• Text passage
-------------------------

YouTube may be dominating the Web video world in traffic - hugely so - but it hasn’t yet been made into the moneymaking heavyweight its parent company, Google, wishes it to be.

That may be changing, say Quentin Hardy and Evan Hessel of Forbes.com. Though the company - or, more specifically, its proprietor, Google, isn’t one to share numbers as to the its precise revenue stream, the site is purportedly en route to bag $200 million in revenue by the end of the year, and may increased that figure by 75% or more in 2009. That would amount to $350 million. Small change? According to Google’s overall annual returns, yes. Still, as Google’s chief executive, Eric Schmidt has said in weeks past, one of the company’s primary focuses now is to tap much more heavily the advertising potential of the video site. And the area it undoubtedly recognizes as more financially effective today than any other is premium content laced with in-video advertisements. (eMarketer says industry wide spending on Web video advertisement will reach $1.35bn this year. Google serves a rough 38% of video streams, no other site taking north of 4%, according to comScore. Do the math. Room to grow its bank account? Absolutely.)

So far, however, YouTube hasn’t been met with gratifying critiques of its efforts to present marketing spots within clips, so it cannot satisfy its want and need to make more dough. My own assessment of the reasoning for the collectively negative response given to in-video advertisements is that the size of the distraction relative to the video itself is simply too imposing. The video window is small in and of itself. To diminish the viewing area with an ad overlaid on the bottom third of the clip, regardless of its transparency, is to cause frustration on the part of the viewer. If YouTube were to expand the default dimensions of its window whilst maintaining general site performance, viewers would likely be more accepting of such marketing efforts. What’s more, if Google so chose, premium content providers (television studios and podcasters) could arrange to have pre-roll, mid-roll, and/or post-roll video advertisements shown within the confines of custom pages created for their YouTube based video catalogues, increasing considerably Google’s per-playback net return.

-------------------------

• What you will do
Duplicate the part of the YouTube revenue passage that opens with the words containing "YouTube may be" and closes with "wishes it to be.".

• Dataset records
-------------------------

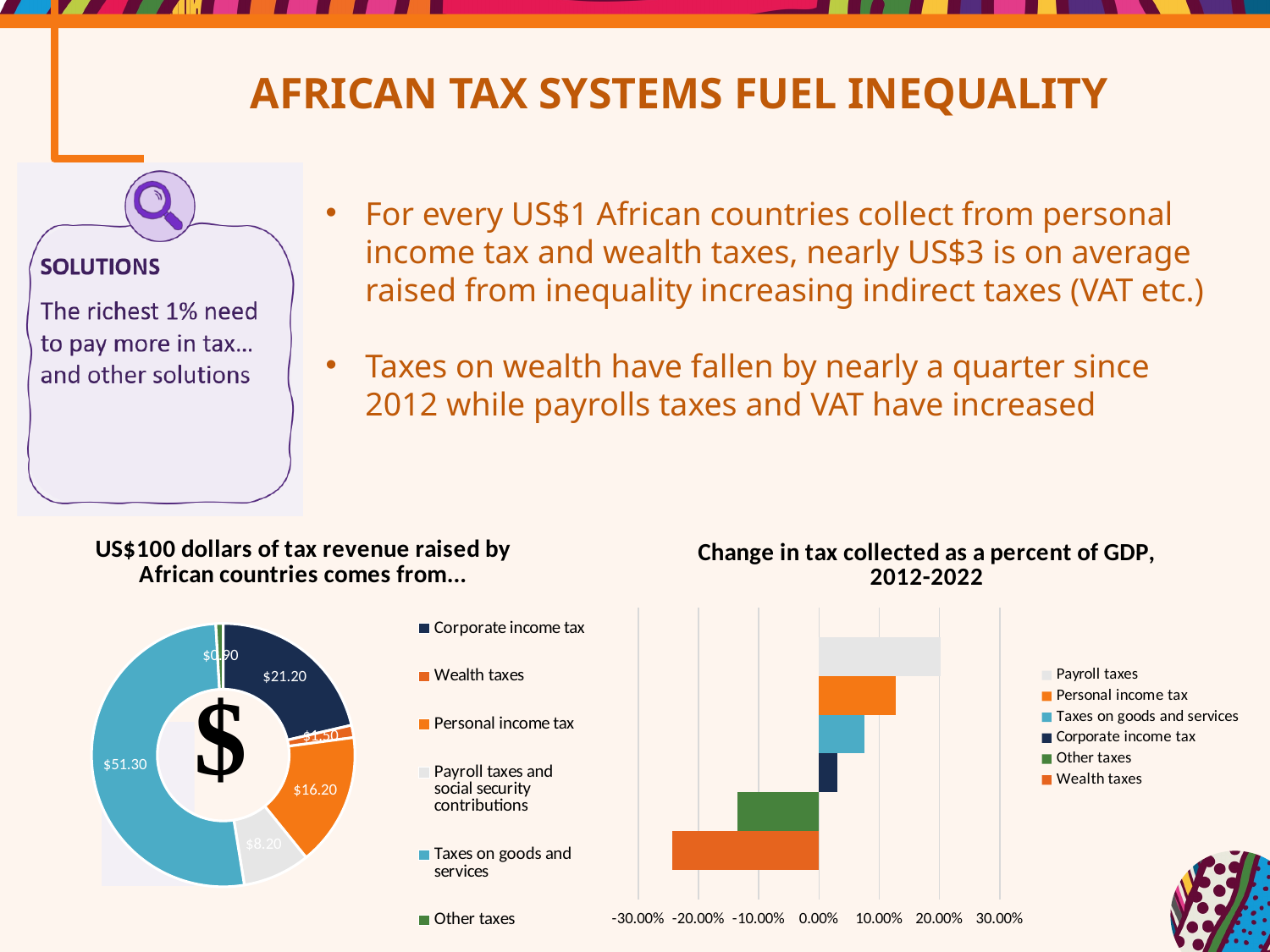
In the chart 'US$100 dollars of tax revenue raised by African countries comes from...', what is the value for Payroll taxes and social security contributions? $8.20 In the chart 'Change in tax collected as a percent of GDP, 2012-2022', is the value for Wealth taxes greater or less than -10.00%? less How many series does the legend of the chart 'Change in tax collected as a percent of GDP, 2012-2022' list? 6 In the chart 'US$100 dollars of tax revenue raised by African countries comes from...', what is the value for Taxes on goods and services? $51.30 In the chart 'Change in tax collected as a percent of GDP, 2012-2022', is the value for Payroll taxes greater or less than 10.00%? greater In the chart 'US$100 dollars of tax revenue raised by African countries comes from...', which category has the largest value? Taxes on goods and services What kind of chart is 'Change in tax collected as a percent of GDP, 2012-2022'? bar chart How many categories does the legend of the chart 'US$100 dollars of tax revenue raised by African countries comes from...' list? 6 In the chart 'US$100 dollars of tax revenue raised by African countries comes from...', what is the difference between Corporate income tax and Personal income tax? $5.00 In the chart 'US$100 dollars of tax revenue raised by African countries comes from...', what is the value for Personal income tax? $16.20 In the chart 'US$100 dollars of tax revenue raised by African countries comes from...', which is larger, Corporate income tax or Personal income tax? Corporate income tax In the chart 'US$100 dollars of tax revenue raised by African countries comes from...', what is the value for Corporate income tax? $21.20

-------------------------

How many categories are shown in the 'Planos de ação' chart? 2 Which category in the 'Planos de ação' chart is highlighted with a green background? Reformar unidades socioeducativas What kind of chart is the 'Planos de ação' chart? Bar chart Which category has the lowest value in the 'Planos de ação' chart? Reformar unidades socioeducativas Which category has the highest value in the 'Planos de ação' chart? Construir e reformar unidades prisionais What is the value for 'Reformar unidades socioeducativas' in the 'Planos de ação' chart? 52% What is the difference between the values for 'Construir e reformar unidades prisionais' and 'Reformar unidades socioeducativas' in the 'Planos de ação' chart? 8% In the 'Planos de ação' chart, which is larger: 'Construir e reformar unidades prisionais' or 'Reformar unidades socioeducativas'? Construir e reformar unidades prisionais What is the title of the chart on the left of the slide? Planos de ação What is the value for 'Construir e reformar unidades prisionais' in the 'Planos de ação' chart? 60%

-------------------------

• Written solution
YouTube may be dominating the Web video world in traffic - hugely so - but it hasn’t yet been made into the moneymaking heavyweight its parent company, Google, wishes it to be.